Al ver a Ana en la cocina, con su apariencia rota y debilucha a pesar de la prominencia en su estatura, intentó evocar la última de sus memorias respecto de ella: era... bonita. Bonita de una forma que no le estaba permitido reconocer. Y, sin embargo, no podía parar de sacudir la cabeza con la intención de, también, sacarse la imagen de aquella mujer de la mente.

Tenía un par de ojos de un impresionante color aceituna, verdes y distantes; el cabello, negro azabache, le caía hasta la mitad de la espalda y su figura, esbelta por naturaleza, jugaba al compás con la manera en la que se movía. César se ajustó la corbata, al tiempo que apretaba los párpados y el sentimiento de tortura se clavaba en sus dos sienes.

Por fortuna, en ese momento, Raúl se asomó por el resquicio de la puerta y le hizo una seña, que no demoró en responder con un asentimiento de cabeza. Salió de la habitación dando pasos decisivos al saber para qué lo llamaba su compañero. Pero, aunque trató, no consiguió apartar el pensamiento de que, Analey, la nueva viuda, parecía igual de destrozada que él.

En las escaleras, caminando uno al lado del otro, vieron que muchos de los familiares habían salido a la parte del jardín en la que habían colocado el ataúd.

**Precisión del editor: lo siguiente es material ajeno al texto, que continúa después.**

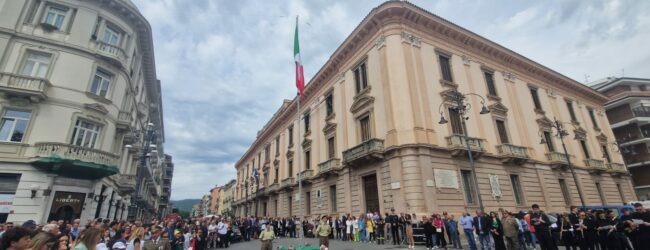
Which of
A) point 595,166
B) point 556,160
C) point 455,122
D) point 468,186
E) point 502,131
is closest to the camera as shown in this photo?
point 468,186

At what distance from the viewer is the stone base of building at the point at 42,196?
13.3 meters

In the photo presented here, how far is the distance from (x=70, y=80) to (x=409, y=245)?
63.4 ft

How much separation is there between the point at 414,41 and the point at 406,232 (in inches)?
462

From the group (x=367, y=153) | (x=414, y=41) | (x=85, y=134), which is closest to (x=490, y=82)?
(x=414, y=41)

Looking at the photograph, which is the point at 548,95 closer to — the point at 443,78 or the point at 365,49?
the point at 443,78

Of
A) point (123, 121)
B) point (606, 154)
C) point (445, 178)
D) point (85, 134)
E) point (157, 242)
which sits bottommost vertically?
point (157, 242)

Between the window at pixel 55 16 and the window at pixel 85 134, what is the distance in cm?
568

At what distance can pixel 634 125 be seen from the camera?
114ft

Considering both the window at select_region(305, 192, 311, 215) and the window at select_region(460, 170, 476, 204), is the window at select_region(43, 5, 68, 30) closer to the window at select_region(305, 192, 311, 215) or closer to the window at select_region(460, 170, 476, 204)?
the window at select_region(305, 192, 311, 215)

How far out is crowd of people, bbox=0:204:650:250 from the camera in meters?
4.60

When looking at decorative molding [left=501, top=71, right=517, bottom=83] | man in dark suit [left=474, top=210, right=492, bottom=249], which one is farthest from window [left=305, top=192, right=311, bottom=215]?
decorative molding [left=501, top=71, right=517, bottom=83]

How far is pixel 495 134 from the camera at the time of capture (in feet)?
63.0

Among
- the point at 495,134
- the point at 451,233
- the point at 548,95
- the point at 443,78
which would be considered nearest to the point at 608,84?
the point at 548,95

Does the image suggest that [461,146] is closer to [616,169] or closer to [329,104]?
[329,104]
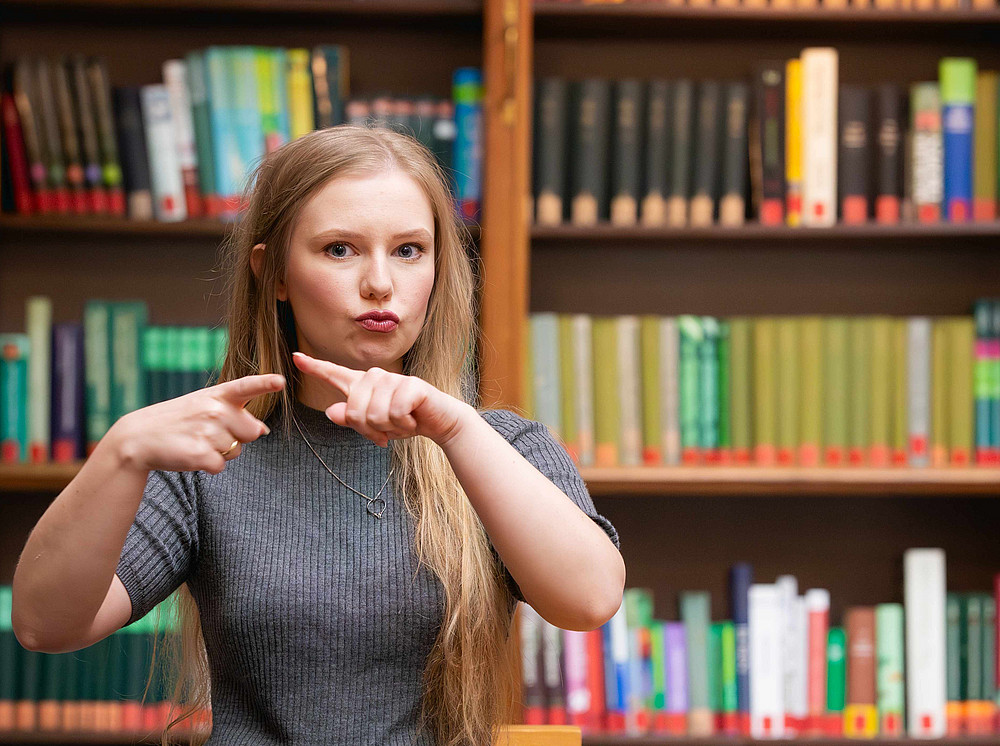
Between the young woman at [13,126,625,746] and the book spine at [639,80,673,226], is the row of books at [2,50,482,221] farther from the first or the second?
the young woman at [13,126,625,746]

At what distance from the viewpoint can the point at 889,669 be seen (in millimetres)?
1931

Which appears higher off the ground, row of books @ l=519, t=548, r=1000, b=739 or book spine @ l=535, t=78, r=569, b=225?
book spine @ l=535, t=78, r=569, b=225

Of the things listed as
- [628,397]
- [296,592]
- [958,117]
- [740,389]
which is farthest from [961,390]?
[296,592]

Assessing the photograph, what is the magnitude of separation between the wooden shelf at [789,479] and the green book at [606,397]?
45 mm

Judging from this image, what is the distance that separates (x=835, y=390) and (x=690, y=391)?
0.90 ft

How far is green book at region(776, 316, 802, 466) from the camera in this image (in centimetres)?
191

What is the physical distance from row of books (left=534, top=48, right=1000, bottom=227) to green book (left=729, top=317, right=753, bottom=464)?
220 millimetres

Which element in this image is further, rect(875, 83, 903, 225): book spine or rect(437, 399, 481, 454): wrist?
rect(875, 83, 903, 225): book spine

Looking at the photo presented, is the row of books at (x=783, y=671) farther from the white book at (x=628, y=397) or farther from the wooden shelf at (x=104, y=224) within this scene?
the wooden shelf at (x=104, y=224)

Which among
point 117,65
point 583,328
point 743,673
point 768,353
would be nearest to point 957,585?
point 743,673

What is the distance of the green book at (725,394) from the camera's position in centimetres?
192

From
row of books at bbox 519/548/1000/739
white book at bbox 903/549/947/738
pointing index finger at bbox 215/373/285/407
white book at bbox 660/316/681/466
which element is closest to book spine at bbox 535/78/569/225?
white book at bbox 660/316/681/466

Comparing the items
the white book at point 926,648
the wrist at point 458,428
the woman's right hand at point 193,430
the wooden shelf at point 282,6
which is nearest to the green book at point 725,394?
the white book at point 926,648

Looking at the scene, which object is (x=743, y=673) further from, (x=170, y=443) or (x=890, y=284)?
(x=170, y=443)
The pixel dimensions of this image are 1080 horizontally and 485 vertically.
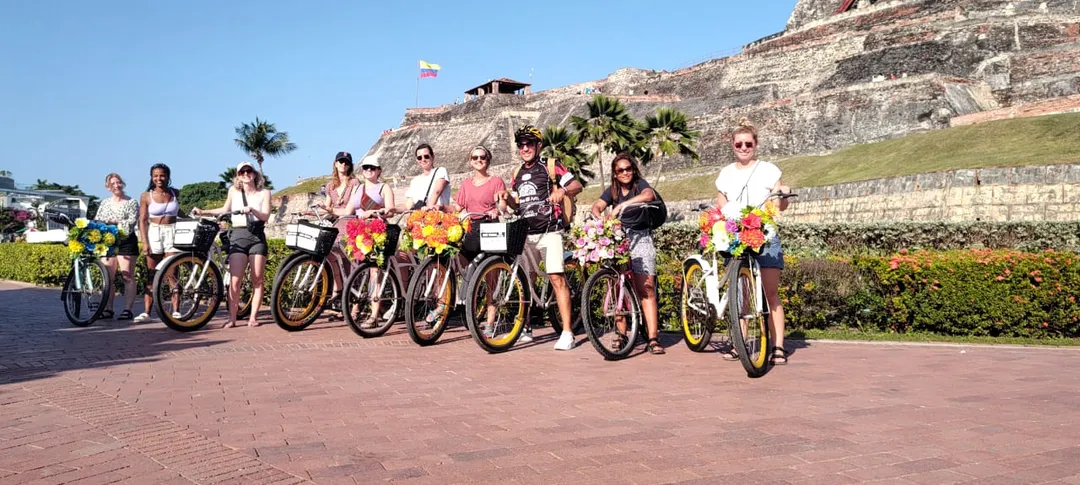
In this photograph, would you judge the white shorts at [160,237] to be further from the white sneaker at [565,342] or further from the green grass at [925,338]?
the green grass at [925,338]

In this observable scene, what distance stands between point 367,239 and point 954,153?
21.4 meters

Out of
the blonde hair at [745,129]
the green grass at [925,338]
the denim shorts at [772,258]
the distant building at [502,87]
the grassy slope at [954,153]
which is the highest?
the distant building at [502,87]

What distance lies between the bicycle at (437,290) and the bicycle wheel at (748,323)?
7.60 ft

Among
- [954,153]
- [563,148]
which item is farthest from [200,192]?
[954,153]

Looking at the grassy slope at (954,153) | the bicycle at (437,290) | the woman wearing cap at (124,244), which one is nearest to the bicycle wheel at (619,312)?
the bicycle at (437,290)

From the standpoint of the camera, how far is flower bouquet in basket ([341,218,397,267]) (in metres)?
7.60

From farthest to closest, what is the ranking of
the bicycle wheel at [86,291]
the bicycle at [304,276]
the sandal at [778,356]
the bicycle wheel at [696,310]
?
the bicycle wheel at [86,291] < the bicycle at [304,276] < the bicycle wheel at [696,310] < the sandal at [778,356]

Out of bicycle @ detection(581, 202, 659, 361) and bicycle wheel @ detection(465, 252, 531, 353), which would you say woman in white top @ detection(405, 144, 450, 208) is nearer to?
bicycle wheel @ detection(465, 252, 531, 353)

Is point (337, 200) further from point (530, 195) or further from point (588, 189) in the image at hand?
point (588, 189)

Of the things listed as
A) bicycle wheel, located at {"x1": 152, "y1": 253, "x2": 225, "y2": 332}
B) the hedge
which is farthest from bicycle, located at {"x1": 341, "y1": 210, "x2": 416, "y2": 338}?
the hedge

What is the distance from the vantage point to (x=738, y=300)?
5625mm

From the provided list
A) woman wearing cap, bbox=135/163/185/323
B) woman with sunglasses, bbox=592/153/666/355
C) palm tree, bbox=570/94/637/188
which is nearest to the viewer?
woman with sunglasses, bbox=592/153/666/355

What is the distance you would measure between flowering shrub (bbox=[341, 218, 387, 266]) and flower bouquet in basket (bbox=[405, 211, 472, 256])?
51 cm

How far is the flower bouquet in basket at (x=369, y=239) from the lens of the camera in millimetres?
7598
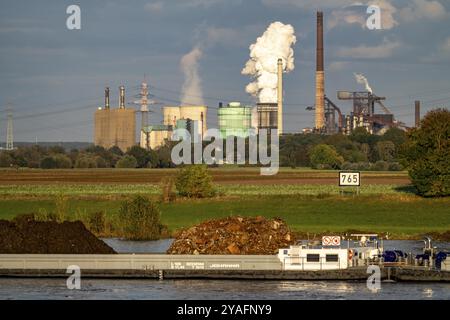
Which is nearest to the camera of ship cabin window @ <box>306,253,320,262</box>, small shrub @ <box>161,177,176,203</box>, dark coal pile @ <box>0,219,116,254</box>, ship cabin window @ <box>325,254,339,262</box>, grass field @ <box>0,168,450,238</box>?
ship cabin window @ <box>325,254,339,262</box>

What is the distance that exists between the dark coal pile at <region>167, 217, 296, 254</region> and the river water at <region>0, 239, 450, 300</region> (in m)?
4.82

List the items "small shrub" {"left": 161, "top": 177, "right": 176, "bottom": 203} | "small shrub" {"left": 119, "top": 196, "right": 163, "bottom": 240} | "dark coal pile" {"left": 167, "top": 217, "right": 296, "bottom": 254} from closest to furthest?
"dark coal pile" {"left": 167, "top": 217, "right": 296, "bottom": 254} < "small shrub" {"left": 119, "top": 196, "right": 163, "bottom": 240} < "small shrub" {"left": 161, "top": 177, "right": 176, "bottom": 203}

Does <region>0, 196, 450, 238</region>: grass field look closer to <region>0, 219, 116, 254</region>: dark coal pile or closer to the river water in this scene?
<region>0, 219, 116, 254</region>: dark coal pile

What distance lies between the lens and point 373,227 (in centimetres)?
10706

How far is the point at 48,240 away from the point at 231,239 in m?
11.5

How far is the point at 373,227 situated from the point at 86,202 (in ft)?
122

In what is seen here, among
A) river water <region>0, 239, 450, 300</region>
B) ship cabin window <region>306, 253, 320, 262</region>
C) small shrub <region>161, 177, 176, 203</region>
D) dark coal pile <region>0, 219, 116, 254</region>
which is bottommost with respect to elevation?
river water <region>0, 239, 450, 300</region>

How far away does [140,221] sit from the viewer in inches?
3762

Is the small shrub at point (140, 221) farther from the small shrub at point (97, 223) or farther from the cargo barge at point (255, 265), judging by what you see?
the cargo barge at point (255, 265)

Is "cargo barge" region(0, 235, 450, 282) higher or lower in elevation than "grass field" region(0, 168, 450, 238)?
lower

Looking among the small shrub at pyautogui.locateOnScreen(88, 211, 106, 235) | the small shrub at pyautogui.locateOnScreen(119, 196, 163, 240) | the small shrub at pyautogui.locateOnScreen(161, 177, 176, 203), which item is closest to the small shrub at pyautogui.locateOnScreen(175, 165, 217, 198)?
the small shrub at pyautogui.locateOnScreen(161, 177, 176, 203)

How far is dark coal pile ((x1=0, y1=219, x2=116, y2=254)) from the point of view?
7638 cm
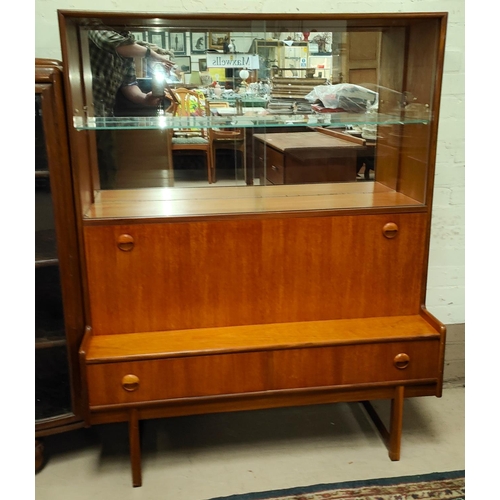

El féretro yacía bajo un toldo de color blanco, rodeado de sillas plegables y adornos de flores que perfumaban el ambiente de un aroma particular e insoportable. César deglutió saliva y, asegurándose de no titubear, tiró de las solapas de su saco; siguió el camino sin bajar la cabeza. En otra ocasión, quizás habría reparado en las miradas de sus allegados —y de los no tanto—, pero en ese instante todo lo que consiguió hacer sin mirar atrás fue mantener los ojos clavados en aquella caja de madera donde moraba su hermano. O lo que quedaba de él.